Scientific Communication & External Engagement

• Contribute to scientific communication strategy and dissemination of clinical data across the MS, neuroimmunology, autoimmune disease, and cell therapy communities.

• Support development of scientific materials including slide decks, abstracts, posters, manuscripts, publications, congress presentations, and regulatory reports.

• Prepare and review scientific responses to healthcare professional inquiries, scientific exchange requests, and external communications.

• Participate in Publication Steering Committees (PSC), advisory boards, scientific committees, and major congresses relevant to neurology, immunology, autoimmune disease, and cell therapy.

• Represent Clinical Development in high-impact external settings including advisory boards, regulatory meetings, investigator meetings, and scientific congresses, as appropriate.

• Support strong relationships with KOLs, investigators, academic collaborators, and strategic partners.

• Contribute to external scientific narrative and positioning through publications, presentations, and collaborations.

Leadership & Organizational Development

• Lead, mentor, and develop high-performing Clinical Scientists and other Clinical Development staff.

• Contribute to organizational design, talent development, onboarding, coaching, and capability building to support future pipeline growth and complexity.

• Foster a culture of collaboration, accountability, innovation, operational excellence, and scientific rigor.

• Provide strategic guidance and support to management in budget planning and resource prioritization.

• Identify opportunities to improve clinical development processes, operational efficiency, and scientific quality.

• Stay current with scientific and clinical advances in Multiple Sclerosis, neuroimmunology, autoimmune disease, and cell therapy.

Qualifications

• Advanced scientific or clinical degree required (PhD, PharmD, MDor equivalent).

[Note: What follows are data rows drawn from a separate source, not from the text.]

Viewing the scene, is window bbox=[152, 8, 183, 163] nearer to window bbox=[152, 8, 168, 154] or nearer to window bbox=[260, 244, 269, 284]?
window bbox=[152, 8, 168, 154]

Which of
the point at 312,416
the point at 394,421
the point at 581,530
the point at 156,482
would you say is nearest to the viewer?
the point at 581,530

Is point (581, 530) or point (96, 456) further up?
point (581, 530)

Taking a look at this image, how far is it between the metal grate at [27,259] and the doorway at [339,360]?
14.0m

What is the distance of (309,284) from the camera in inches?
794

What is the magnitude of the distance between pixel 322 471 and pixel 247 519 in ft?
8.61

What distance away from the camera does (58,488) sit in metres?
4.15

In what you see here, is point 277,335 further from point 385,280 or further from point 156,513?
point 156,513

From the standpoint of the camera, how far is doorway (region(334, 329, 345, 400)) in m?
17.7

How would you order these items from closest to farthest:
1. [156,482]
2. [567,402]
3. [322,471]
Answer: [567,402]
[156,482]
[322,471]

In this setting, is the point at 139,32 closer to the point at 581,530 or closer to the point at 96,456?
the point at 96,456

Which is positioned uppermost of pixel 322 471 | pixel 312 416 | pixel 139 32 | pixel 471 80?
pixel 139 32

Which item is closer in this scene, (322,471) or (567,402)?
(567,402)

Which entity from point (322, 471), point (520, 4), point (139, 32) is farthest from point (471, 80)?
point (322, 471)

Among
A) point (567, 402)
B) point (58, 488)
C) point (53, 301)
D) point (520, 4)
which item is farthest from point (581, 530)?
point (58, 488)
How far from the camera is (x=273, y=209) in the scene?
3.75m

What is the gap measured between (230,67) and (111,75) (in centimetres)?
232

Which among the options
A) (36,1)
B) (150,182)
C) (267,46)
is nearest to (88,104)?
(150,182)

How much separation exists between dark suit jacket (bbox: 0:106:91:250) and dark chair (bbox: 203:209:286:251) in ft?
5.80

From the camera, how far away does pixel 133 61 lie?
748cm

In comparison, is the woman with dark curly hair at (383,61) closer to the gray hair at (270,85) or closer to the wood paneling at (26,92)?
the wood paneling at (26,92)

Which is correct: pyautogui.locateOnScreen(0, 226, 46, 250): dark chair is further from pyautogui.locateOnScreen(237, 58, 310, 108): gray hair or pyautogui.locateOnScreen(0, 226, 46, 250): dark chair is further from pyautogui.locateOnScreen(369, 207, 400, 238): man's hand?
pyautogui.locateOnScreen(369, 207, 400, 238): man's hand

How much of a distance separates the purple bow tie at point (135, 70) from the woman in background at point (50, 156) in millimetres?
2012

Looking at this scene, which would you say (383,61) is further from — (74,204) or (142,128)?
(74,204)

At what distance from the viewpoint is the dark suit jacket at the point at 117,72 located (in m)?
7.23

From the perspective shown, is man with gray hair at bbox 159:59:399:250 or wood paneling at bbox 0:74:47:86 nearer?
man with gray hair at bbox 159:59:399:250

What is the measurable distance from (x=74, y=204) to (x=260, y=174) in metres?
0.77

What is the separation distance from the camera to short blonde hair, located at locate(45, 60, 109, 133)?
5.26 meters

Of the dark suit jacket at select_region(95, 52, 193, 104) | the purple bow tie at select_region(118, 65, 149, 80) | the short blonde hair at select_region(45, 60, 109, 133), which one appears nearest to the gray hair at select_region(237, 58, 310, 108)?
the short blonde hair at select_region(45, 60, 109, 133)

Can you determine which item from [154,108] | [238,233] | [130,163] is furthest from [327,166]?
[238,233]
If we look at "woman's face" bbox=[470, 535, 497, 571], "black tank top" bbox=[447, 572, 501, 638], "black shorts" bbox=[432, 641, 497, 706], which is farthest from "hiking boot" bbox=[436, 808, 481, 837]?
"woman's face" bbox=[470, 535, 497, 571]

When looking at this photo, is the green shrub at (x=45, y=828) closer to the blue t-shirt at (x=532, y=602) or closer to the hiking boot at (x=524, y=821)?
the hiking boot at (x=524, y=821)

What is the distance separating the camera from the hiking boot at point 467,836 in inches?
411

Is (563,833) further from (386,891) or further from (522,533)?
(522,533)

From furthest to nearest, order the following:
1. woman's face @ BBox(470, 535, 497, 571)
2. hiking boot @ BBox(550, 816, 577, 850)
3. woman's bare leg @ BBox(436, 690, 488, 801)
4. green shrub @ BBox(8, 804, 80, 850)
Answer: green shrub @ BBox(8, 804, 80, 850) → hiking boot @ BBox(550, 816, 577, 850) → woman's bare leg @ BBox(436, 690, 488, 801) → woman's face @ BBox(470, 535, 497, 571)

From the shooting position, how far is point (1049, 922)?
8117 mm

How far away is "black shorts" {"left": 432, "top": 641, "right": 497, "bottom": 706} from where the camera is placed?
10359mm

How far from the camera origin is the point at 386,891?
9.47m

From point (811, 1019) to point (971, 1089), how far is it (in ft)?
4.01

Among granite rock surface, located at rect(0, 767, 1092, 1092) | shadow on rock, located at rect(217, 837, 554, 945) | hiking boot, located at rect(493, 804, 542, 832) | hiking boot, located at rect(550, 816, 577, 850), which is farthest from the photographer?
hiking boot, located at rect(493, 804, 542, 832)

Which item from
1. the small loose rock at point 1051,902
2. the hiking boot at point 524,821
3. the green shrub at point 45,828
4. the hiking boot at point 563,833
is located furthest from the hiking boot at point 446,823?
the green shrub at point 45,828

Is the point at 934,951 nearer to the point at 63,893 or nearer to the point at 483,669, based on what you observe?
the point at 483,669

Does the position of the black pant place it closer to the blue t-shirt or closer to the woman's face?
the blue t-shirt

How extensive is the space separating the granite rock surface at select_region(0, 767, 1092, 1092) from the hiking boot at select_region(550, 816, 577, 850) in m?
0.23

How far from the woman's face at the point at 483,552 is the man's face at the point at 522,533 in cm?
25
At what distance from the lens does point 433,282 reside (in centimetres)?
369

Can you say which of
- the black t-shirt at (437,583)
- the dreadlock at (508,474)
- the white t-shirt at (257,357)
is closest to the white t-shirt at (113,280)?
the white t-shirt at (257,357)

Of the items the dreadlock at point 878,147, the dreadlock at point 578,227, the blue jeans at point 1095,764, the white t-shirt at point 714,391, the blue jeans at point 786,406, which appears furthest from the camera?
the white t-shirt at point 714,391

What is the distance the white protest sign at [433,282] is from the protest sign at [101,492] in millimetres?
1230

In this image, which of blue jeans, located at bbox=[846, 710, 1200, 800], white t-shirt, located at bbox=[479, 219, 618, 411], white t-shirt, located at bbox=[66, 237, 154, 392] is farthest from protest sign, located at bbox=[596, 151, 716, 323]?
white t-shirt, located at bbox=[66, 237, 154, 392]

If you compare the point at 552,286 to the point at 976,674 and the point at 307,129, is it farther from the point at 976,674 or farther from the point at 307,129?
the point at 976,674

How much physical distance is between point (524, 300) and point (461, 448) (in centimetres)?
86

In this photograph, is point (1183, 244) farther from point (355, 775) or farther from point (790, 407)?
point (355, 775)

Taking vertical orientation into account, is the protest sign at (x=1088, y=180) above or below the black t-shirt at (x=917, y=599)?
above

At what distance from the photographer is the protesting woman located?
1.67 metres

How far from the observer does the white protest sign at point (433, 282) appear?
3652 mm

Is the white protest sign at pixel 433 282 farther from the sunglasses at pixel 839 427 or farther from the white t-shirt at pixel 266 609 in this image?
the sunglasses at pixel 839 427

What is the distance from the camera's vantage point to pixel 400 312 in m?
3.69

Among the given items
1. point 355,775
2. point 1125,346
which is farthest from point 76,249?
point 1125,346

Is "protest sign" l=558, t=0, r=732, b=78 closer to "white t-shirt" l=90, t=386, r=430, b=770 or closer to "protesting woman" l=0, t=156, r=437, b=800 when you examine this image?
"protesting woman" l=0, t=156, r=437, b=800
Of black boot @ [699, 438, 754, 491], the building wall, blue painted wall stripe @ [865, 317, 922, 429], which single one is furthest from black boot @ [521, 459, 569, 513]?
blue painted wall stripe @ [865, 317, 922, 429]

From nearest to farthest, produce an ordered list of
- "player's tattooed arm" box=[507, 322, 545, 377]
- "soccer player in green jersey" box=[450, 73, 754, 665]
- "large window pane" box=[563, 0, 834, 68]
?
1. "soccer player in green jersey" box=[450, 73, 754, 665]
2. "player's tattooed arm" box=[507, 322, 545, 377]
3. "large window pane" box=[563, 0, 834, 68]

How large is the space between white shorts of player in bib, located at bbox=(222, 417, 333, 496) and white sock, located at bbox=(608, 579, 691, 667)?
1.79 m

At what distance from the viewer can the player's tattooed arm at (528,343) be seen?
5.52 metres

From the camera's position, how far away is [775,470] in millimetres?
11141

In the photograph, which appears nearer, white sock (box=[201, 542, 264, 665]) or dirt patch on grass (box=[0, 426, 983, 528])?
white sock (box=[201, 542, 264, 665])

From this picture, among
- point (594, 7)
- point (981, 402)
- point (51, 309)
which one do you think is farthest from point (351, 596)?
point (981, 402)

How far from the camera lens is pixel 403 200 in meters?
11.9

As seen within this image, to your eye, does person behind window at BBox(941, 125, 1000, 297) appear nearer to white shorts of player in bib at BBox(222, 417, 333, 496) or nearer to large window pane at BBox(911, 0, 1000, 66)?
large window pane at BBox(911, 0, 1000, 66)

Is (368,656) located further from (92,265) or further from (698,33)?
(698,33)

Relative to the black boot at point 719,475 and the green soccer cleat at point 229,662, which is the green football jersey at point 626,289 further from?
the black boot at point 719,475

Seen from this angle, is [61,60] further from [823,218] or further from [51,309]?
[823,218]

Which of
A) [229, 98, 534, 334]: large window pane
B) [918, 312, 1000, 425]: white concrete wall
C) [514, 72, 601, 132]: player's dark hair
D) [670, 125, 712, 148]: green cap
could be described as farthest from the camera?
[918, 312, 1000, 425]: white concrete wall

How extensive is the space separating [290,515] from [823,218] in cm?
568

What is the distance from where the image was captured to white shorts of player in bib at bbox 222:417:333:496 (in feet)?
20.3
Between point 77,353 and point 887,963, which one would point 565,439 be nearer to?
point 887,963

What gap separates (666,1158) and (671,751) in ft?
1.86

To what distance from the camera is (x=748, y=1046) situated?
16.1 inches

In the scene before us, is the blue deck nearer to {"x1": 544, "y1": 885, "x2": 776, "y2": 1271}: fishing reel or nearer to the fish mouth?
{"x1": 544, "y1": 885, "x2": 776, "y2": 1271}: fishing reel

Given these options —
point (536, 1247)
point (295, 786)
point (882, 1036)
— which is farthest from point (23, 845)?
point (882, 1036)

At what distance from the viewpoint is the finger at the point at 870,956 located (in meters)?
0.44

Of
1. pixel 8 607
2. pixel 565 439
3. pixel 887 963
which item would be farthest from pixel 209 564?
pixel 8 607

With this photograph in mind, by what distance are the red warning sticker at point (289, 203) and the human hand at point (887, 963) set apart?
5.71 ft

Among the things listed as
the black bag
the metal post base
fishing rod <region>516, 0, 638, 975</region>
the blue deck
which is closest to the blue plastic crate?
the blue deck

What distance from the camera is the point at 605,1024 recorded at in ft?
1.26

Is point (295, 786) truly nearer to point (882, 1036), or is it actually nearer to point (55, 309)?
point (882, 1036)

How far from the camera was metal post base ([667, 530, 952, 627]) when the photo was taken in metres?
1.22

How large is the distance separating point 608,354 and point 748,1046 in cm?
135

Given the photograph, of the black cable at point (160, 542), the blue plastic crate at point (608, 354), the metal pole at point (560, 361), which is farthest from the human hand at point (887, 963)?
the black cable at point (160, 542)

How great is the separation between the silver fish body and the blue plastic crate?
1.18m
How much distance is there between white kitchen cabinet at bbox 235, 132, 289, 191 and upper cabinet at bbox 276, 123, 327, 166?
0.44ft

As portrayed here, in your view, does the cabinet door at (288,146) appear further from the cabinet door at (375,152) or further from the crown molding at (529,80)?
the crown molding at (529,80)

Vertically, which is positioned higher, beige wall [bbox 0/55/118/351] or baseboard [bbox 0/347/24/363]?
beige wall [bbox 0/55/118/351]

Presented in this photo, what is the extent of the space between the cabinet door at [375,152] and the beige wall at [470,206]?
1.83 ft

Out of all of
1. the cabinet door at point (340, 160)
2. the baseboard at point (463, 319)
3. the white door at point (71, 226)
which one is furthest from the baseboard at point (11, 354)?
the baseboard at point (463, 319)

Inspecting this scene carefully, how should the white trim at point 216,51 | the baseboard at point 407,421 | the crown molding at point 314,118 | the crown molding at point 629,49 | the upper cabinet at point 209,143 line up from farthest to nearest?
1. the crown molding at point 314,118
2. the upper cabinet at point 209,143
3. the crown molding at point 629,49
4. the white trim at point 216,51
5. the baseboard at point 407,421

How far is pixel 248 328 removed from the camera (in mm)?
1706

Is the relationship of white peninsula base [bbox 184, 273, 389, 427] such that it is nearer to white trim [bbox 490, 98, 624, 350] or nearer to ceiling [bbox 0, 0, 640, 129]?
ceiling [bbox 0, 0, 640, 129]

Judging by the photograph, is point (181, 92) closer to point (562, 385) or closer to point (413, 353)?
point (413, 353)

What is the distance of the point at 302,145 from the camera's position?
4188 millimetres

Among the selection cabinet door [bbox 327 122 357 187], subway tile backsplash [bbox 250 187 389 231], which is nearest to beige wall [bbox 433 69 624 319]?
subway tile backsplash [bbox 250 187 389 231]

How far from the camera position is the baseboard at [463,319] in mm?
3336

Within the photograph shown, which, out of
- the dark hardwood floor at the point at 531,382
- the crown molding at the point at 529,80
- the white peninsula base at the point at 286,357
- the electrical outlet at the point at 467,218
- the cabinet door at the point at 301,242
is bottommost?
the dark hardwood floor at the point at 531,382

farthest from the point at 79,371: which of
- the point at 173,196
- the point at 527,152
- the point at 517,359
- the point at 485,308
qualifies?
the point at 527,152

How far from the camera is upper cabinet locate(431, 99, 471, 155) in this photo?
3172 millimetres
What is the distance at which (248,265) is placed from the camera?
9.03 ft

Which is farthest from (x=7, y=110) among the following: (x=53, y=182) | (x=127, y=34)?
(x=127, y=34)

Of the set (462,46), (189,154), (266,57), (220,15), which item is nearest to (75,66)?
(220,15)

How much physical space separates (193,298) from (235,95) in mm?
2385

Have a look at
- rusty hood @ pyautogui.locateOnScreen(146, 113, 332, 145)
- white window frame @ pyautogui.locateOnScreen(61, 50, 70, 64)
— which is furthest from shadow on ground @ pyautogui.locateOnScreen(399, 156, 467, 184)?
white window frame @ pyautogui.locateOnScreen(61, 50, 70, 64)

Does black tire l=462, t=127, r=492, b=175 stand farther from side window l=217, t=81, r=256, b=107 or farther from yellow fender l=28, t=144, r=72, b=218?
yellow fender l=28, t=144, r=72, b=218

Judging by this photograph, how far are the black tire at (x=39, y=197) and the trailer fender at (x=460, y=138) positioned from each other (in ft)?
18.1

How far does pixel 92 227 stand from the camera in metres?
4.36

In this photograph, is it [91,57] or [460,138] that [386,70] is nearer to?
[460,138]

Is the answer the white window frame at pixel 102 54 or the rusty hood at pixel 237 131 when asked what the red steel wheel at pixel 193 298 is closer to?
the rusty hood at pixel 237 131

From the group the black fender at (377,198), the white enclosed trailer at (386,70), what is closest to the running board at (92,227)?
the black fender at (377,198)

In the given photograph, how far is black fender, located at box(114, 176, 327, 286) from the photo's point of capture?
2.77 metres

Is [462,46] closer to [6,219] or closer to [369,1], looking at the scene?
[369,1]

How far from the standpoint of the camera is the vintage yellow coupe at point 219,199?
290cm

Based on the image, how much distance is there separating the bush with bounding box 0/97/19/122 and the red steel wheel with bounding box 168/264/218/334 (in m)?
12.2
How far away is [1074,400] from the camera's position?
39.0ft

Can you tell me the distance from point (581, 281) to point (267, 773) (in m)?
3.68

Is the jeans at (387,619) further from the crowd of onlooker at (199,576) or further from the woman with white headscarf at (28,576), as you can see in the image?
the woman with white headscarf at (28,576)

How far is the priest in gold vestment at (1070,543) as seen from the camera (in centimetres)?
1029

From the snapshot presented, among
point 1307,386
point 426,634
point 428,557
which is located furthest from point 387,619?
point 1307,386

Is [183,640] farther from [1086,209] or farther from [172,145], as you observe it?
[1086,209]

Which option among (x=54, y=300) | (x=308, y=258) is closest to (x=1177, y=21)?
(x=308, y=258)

• 10+ years of progressive experience in clinical research, clinical development, and global late-stage clinical trial management within biotechnology or pharmaceutical industries.

• Significant experience supporting or leading Multiple Sclerosis clinical development programs required.

• Experience in cell therapy, gene therapy, immunology, autoimmune disease, or related therapeutic areas strongly preferred.

• Deep understanding of neuroimmunology, autoimmune disease biology, MS clinical endpoints, biomarkers, imaging, and treatment landscape.

• Demonstrated success developing and executing clinical strategies across multiple programs, including late-stage global clinical trials.

• Strong knowledge of GCP, ICH guidelines, global regulatory frameworks, regulatory requirements, and clinical trial methodology.

• Strong operational acumen with the ability to independently lead complex projects in fast-paced, highly matrixed organizations.

• Experience interpreting complex clinical datasets, including safety, efficacy, biomarker, laboratory, and imaging data.

• Experience with investigator-initiated and/or collaborative research trials preferred.

• Prior management experience strongly preferred.

• Excellent verbal, written, presentation, and interpersonal communication skills.

• Proven ability to support strong relationships with internal stakeholders, external investigators, KOLs, regulators, and scientific collaborators.

• Experience working in fast-paced and evolving biotech environments preferred.

• Willingness and flexibility to travel up to 15% for congresses, investigator meetings, advisory boards, and clinical site visits as needed.